Trener Polonii: Zwycięzców się nie sądzi
– Po meczu z Wisłą byłem zadowolony z gry, ale nie z wyniku. Po meczu z ŁKS-em jest zupełnie odwrotnie. Nie zaprezentowaliśmy wielkiego futbolu, ale wygraliśmy – przyznał Jacek Zieliński.
Polonia zgromadziła siedem punktów, jednak wszystkie trzy mecze rozegrała dotąd u siebie. Jej największym problemem jest gra w ofensywie. Z Lechią wygrała 1:0, z Wisłą zremisowała 1:1, a teraz odniosła zwycięstwo 2:0. Trzy gole strzelił Bruno, jeden padł po bramce samobójczej. Nie spisali się napastnicy. Ale trudno się dziwić, skoro od nowego sezonu brakuje
Adriana Mierzejewskiego,
Artura Sobiecha,
Euzebiusza Smolarka oraz
Daniela Gołębiewskiego.
Daniel Sikorski i nieprzygotowany do sezonu
Edgar Cani nie spełniają oczekiwań.
– Zdawaliśmy sobie sprawę, że to będzie trudne spotkanie i że ŁKS nie zaprezentuje się w defensywie tak jak w poprzednich meczach. Niełatwo gra się w spotkaniach, w których trzy punkty dopisuje się jeszcze przed ich rozpoczęciem. Najważniejsze, że mamy już siedem oczek i pozostajemy w grze. Zwycięzców się nie sądzi i tyle. W tej chwili różnicę na naszą stronę robi Bruno. Po odejściu Adriana Mierzejewskiego potrzebowaliśmy kogoś takiego.

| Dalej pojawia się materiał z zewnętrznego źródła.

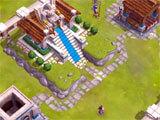 Anvil: War of Heroes starting off
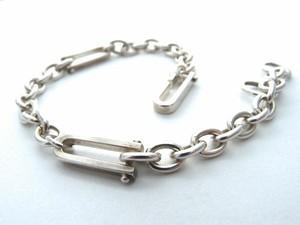 Silver925 3シャックルチェーンブレスレット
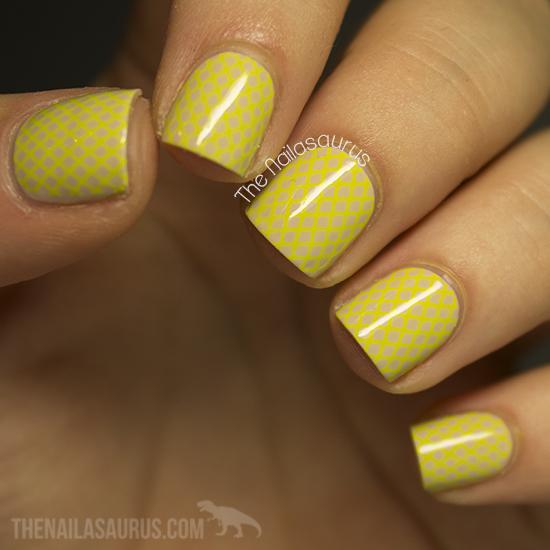 31dc2013 Day 3 Yellow Nails The Nailasaurus Uk Nail Art Blog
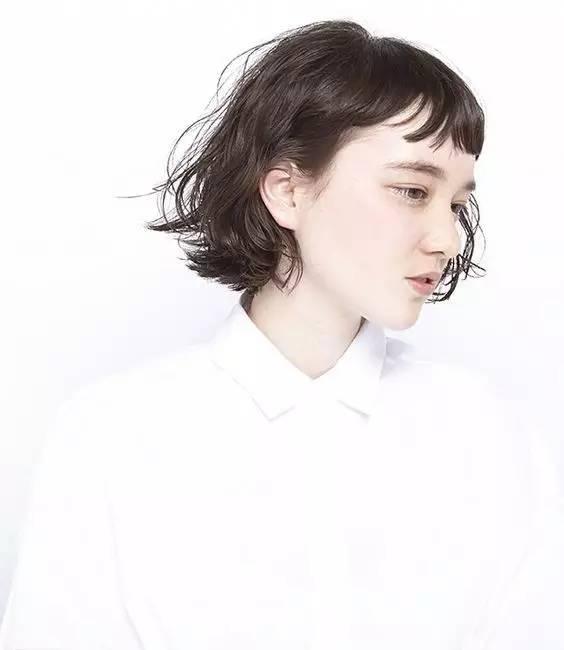 当下流行的60款长发v长发,发型图片都有,想编发马尾草换发短发大全图片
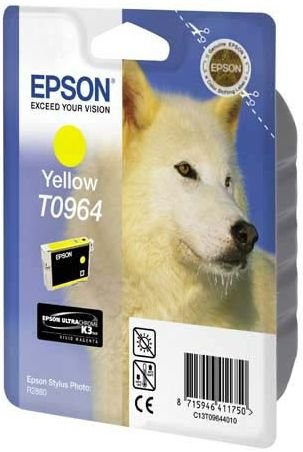Epson t09644010 cartuccia giallo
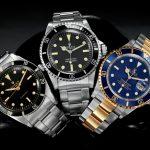 25 nejvyhledávanějších hodinářských značek roku 2015 6
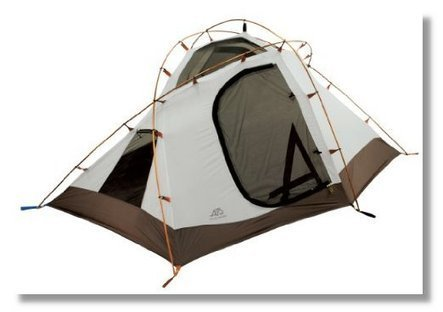 Top 5 Best Backpacking Tent Under 200 | Best Backpacking Tents | Scoop.it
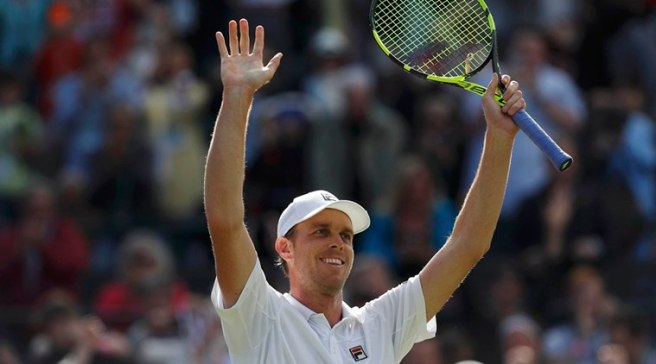 Sam Querrey inflicted a first grand slam defeat on Novak Djokovic since May 2015 image: newsdog.today
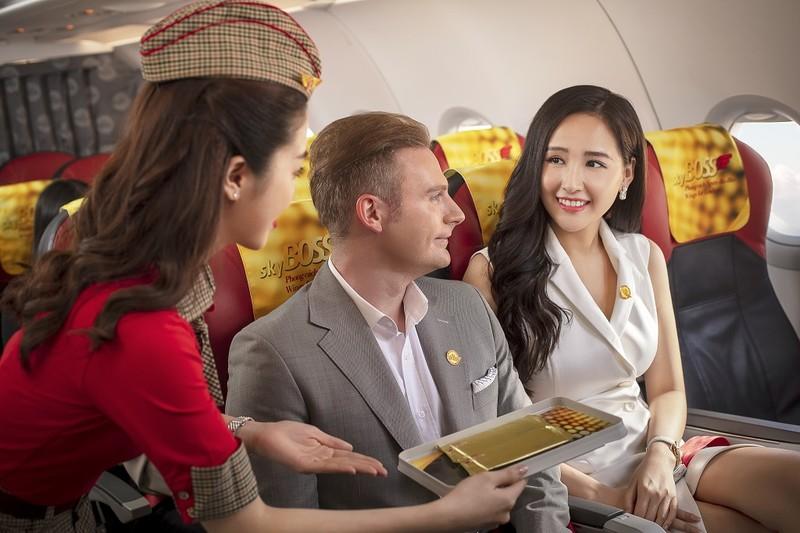 Trai nghiem dang cap cung Vietjet voi POWER PASS SkyBoss bay khong gioi han-Hinh-3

Po tym poznaje się klasowego zawodnika, że potrafi wziąć odpowiedzialność w ważnych momentach. Od półtora miesiąca mam świadomość, że potrzebujemy doświadczonego napastnika, od którego młodzi zawodnicy mogliby się uczyć. Na razie szukamy różnych rozwiązań – mówił trener Polonii.